My wife and I are almost 40, so we waited a long time to buy our first house.
We found a plot of land in Austin in a newer community 20 minutes away from downtown. And even though Austin is a liberal bastion within the wider conservative Texas, we feel much safer here.
Our bills are about the same in Texas as California.
We’re paying slightly more in utilities since moving from an apartment to a house, but it’s not much greater in the grand scheme of things given it’s just my wife and I with no kids, and we have a new build with efficient appliances and insulation.
The mortgage payment on our home is 10% less than the cost of our Bay Area apartment, which was well over $3,000 a month.

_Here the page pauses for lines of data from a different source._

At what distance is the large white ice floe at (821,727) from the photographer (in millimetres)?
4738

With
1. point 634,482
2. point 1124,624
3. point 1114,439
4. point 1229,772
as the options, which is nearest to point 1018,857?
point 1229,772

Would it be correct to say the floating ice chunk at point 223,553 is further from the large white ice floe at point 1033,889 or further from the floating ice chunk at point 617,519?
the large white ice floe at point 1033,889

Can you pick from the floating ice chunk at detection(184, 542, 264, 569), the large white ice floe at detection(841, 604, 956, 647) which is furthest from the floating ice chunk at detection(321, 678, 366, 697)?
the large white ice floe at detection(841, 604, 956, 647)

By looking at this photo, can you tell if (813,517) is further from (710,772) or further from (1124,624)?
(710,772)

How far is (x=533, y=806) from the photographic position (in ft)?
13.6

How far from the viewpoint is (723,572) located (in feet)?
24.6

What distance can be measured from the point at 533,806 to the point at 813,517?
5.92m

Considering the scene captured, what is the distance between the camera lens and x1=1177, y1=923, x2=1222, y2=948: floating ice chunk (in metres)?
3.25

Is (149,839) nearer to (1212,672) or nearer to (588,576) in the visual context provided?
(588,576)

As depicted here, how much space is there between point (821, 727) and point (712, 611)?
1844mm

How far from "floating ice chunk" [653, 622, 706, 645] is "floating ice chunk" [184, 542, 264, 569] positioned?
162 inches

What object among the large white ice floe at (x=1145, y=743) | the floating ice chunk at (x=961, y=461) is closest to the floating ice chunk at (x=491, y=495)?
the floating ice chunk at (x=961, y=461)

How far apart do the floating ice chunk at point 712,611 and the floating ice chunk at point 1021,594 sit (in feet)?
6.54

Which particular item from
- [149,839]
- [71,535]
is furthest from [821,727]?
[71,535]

That goes to show just how expensive living in the city was.
I’ve gone to Austin on many personal and work trips and enjoyed my time there.
The food is great, and since I write jazz and electronic music, I’ve found the music scene here to be very robust.

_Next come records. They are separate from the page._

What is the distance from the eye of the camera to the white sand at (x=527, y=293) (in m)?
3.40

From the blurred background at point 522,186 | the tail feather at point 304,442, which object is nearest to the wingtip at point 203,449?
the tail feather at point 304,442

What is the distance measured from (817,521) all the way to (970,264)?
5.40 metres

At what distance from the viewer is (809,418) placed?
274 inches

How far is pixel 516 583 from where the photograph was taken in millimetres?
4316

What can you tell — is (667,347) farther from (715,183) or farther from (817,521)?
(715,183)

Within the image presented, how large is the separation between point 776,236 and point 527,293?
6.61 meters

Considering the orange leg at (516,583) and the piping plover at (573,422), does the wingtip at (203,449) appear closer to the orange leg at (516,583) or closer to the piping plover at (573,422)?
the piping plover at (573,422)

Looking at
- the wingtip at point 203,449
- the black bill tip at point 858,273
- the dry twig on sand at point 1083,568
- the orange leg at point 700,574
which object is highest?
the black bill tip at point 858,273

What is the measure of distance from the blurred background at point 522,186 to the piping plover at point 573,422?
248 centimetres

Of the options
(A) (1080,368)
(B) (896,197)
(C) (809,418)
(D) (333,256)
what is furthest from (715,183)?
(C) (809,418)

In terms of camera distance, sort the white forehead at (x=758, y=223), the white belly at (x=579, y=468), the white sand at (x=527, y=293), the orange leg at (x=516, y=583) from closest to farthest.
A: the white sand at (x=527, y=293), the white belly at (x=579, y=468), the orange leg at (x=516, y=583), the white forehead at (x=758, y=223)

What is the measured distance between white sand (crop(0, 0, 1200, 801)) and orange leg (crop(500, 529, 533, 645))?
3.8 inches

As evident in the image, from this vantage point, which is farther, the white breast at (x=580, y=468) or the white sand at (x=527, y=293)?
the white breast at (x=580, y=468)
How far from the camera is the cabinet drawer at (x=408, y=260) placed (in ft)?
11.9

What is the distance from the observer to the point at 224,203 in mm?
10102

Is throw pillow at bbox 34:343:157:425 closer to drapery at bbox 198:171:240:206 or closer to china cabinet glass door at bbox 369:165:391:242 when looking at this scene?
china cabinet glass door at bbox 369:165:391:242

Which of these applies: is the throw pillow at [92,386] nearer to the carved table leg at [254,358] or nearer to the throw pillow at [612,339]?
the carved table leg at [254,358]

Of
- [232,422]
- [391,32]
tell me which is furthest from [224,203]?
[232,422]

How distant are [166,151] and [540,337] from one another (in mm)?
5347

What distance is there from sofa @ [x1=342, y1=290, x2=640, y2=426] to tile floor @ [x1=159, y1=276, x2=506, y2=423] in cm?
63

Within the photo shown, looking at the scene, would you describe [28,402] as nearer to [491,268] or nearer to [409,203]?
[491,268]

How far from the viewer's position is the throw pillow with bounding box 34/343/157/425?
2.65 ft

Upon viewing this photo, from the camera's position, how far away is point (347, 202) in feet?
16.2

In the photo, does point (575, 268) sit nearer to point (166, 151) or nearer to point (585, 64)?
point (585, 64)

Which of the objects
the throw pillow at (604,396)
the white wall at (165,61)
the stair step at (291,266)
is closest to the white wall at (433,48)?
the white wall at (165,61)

I’ve found that Austin is a much more social city than San Francisco, too. I like the fact that the first question people ask you in Austin is, “What are you into? What kind of music do you like? What are your hobbies?” As opposed to in San Francisco, people always ask, “What do you do?”

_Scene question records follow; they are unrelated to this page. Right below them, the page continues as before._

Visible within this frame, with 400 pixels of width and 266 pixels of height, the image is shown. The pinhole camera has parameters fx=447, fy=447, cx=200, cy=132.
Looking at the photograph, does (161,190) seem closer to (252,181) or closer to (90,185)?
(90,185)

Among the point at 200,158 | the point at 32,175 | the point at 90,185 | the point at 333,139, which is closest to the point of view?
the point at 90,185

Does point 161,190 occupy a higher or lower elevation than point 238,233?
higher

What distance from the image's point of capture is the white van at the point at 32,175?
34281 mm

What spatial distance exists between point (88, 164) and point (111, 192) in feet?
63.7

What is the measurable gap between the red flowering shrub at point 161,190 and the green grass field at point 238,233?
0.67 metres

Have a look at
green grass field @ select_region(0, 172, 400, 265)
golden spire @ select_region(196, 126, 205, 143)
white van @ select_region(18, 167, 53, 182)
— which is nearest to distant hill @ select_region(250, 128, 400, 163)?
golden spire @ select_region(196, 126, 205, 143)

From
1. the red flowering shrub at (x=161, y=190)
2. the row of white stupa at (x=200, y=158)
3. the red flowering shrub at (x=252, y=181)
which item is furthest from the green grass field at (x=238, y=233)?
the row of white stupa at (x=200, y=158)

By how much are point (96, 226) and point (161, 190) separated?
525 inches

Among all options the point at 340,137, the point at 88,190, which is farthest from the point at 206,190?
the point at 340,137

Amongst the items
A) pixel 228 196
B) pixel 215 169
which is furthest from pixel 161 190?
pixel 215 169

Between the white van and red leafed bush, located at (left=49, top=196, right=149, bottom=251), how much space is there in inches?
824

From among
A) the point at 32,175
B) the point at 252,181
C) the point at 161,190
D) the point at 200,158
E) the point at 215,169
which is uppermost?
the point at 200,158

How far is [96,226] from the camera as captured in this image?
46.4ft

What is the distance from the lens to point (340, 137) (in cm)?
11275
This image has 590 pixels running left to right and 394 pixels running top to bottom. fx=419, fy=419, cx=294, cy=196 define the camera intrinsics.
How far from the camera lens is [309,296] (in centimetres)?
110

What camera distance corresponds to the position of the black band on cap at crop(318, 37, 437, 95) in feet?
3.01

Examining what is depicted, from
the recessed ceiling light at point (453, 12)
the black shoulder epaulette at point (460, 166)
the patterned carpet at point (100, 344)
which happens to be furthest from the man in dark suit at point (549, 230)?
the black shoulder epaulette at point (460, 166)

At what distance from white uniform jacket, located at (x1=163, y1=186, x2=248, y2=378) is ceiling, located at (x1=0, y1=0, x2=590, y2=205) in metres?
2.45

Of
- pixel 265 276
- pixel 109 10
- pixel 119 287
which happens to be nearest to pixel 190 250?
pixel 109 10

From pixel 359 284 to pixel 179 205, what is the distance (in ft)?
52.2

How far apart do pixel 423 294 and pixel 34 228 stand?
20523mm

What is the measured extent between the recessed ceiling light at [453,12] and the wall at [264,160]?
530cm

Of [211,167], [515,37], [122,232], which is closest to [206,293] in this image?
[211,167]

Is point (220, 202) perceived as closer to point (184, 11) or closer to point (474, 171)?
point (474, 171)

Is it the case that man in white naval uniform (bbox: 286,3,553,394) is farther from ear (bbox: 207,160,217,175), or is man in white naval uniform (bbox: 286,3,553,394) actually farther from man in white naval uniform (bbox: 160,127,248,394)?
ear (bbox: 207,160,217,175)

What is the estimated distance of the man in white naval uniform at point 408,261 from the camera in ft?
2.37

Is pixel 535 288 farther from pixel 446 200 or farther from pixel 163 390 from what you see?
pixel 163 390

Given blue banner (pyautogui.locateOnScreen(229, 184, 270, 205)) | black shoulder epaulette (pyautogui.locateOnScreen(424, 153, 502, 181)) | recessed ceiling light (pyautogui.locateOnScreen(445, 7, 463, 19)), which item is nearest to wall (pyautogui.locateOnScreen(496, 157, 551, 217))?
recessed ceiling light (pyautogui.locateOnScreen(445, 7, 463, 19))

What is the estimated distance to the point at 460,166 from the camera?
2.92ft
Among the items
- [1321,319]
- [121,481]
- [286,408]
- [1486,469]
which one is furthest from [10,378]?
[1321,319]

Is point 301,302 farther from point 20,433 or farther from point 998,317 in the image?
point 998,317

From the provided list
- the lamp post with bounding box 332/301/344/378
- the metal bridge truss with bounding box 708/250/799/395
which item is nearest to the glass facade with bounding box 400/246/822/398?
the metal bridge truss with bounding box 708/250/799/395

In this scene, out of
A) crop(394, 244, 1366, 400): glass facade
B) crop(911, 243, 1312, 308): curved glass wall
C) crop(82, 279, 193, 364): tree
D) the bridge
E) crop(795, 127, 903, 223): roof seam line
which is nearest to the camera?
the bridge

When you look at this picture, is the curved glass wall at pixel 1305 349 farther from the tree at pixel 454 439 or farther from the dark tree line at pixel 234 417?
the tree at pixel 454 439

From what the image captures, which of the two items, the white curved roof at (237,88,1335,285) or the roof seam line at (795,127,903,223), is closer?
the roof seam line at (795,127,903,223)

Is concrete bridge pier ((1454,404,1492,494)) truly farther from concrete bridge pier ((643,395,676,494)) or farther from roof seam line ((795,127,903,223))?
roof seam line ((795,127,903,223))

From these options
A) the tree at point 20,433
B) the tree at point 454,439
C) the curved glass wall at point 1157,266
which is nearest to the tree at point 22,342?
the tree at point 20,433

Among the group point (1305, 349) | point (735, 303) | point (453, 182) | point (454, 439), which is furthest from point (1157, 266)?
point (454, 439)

Everyone here isn’t trying to one-up each other on how much money they make or how important they are. The pace of life in Austin is just a bit more sane.
The one thing I will miss about San Francisco is Muir Woods. My wife and I love to hike, and there was nothing better than walking around the redwoods and wilderness.
This past week we also experienced the severe winter storm along with the rest of Texas.
We got several feet of snow, which my dog Dash loved. We experienced rolling blackouts, where we had power for about 30 minutes and then none for two hours or so.
Luckily, we only lost power and water for about two days, but everything is back now.
People say you need to move to Silicon Valley or New York to network, but I don’t really think that’s true.
I think you can do the same networking online.
When I came to California, I had a lot of good contacts, and I left with more people I met there, but these are people I could have connected with even not being there. I just don’t buy that location really matters for a lot of this work.
A lot of tech companies, like Google, have always offered some form of remote work. I knew that if Google was offering it, every company would eventually.
Many jobs in tech and other sectors like media, marketing, and finance can be done from anywhere. So I wasn’t willing to pay what I considered bubble pricing to live next to a strip mall in Northern California.
I have no regrets moving out of San Francisco to Texas. My anxiety levels have gone down exponentially since leaving.
I have nothing but love for San Francisco. I want the city to survive and thrive, do better on housing issues, address homelessness, and figure out all of the infrastructure and traffic issues because it’s become a crazy place to live in. I also think that’s emblematic of the late stage of the economic cycle.
As more companies move their headquarters and offices to Texas, like Google, Oracle, Apple, and Facebook, all of the leadership and the key product people who historically have always been in California or New York or London will move out here, too. I also think in Texas there isn’t that anti-tech sentiment seen in San Francisco.
For those thinking of leaving the city for suburbia and worried it will be boring, I haven’t found that to be true at all.
For me, it’s nice to be somewhere a little bit slower pace, for now.